この数カ月、イランへの注目度が増している。2024年4月14日、イスラエルによるクッズ部隊幹部暗殺への報復として、イランは史上初めてイスラエルへの直接攻撃に踏み切った(「ガザめぐりイスラエルとイランが戦い合う理由」参照)。

 それから1カ月が経過した5月19日、イランのライシ大統領がヘリコプター墜落事故により死去した。この速報に接したとき、イスラエルによる報復暗殺かと緊張が走ったが、すぐに荒天が原因の事故であることが判明した。

■保守強硬派3人vs改革派1人

 これにより6月28日、イランでは大統領選挙が実施された。候補者4人のうち3人はいわゆる「保守強硬派」と呼ばれ、残りの1人は「改革派」だった。

 立候補するには、イスラム法学者などで構成される監督者評議会の審査で選出されなければ出馬すらできない。改革派が1人紛れているのは、民主的な選挙が行われたと現政権が主張するためのものだろうと目されていた。

 ところが7月5日の決選投票の結果、改革派のマスード・ペゼシュキアン氏が勝利したのである。

 ペゼシュキアン氏は7月30日に宣誓を行い、正式にイラン大統領へ就任する予定である。今後イランがどのような舵取りをするのか注目されるが、イランの最高指導者がハメネイ師であることに変わりはなく、劇的な変化は望まれないというのが大勢の見方である。

 ペゼシュキアン氏が選挙で掲げた公約の1つは、経済制裁解除を目指して世界と友好関係を結ぶことだった。ただし、それは「イスラエルを除く」という条件付きである。

 イランはなぜイスラエルをここまで敵視するのか。その始まりは1979年のイラン・イスラム革命に遡る。1925年に誕生したパーレビ朝は親米路線で、ソ連の赤の脅威への防波堤としてアメリカの支援を受け、軍事・経済面で西欧的な近代化を進めていった。
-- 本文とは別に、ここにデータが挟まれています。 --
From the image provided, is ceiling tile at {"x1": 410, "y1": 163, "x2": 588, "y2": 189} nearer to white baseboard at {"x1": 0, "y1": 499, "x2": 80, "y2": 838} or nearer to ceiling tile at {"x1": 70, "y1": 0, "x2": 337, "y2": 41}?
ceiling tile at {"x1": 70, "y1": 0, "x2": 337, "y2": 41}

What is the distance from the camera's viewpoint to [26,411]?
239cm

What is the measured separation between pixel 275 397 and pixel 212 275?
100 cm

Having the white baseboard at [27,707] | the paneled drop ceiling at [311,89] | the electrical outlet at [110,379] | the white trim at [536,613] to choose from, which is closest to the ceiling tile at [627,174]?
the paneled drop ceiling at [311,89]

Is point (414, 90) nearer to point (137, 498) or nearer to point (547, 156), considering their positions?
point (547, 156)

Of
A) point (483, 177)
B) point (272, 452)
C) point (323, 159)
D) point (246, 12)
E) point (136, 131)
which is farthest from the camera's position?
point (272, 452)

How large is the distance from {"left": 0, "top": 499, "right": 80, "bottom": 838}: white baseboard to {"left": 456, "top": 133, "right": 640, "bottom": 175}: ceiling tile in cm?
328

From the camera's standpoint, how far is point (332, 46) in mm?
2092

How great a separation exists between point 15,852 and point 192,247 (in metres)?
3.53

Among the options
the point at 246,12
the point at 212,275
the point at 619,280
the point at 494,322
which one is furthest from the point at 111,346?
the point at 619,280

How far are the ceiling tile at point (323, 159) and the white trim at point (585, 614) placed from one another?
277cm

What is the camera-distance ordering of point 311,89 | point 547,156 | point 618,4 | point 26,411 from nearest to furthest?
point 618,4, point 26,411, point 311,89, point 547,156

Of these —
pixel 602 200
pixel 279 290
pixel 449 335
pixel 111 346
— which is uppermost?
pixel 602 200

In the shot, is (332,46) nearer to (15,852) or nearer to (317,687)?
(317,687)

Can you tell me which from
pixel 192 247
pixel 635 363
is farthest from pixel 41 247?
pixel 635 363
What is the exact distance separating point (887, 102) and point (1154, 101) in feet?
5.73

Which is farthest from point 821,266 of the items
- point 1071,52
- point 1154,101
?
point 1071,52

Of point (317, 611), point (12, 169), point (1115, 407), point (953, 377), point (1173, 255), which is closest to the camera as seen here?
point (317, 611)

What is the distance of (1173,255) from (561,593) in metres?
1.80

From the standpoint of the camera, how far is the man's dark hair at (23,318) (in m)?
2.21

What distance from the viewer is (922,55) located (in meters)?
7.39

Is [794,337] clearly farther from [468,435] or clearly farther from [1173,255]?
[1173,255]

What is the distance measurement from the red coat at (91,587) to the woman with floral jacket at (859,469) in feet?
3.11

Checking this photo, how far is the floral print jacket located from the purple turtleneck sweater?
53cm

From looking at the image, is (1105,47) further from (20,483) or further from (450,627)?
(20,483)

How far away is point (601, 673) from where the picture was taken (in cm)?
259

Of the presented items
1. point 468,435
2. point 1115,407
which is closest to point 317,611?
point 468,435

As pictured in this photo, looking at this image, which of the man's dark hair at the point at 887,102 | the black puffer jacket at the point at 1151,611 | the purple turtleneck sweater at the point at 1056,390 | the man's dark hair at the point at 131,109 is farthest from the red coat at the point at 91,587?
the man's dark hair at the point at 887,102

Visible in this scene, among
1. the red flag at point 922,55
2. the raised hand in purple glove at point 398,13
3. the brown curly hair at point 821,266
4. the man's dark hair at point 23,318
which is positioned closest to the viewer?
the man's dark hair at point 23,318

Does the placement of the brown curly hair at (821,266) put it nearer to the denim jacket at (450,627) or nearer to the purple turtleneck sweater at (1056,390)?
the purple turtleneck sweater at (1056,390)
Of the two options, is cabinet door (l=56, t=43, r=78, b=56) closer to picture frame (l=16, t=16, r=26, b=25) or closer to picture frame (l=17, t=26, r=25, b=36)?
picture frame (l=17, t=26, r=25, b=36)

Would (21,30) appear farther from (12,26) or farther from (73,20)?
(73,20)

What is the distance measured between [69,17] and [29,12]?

 1948年にイスラエルが建国された際、イランは中東のイスラム諸国の中でいち早く、トルコに続いて1953年にイスラエルと国交を結んでいる。そして1959年には、エルアル・イスラエル航空が直行便を就航させ、テルアビブとテヘランを毎日結ぶようになった。

■いち早くイスラエルと国交を結んだイラン

 多くのイスラエル人が観光でイランを訪れ、多くのイスラエル企業がイランに進出し、両国は経済的な結びつきを強めていった。イスラエル最大の建設会社がテヘランの高級ホテル、空港、橋、海軍の基地、居住区などの建設を担った。当時の建物の多くは今も残されているという。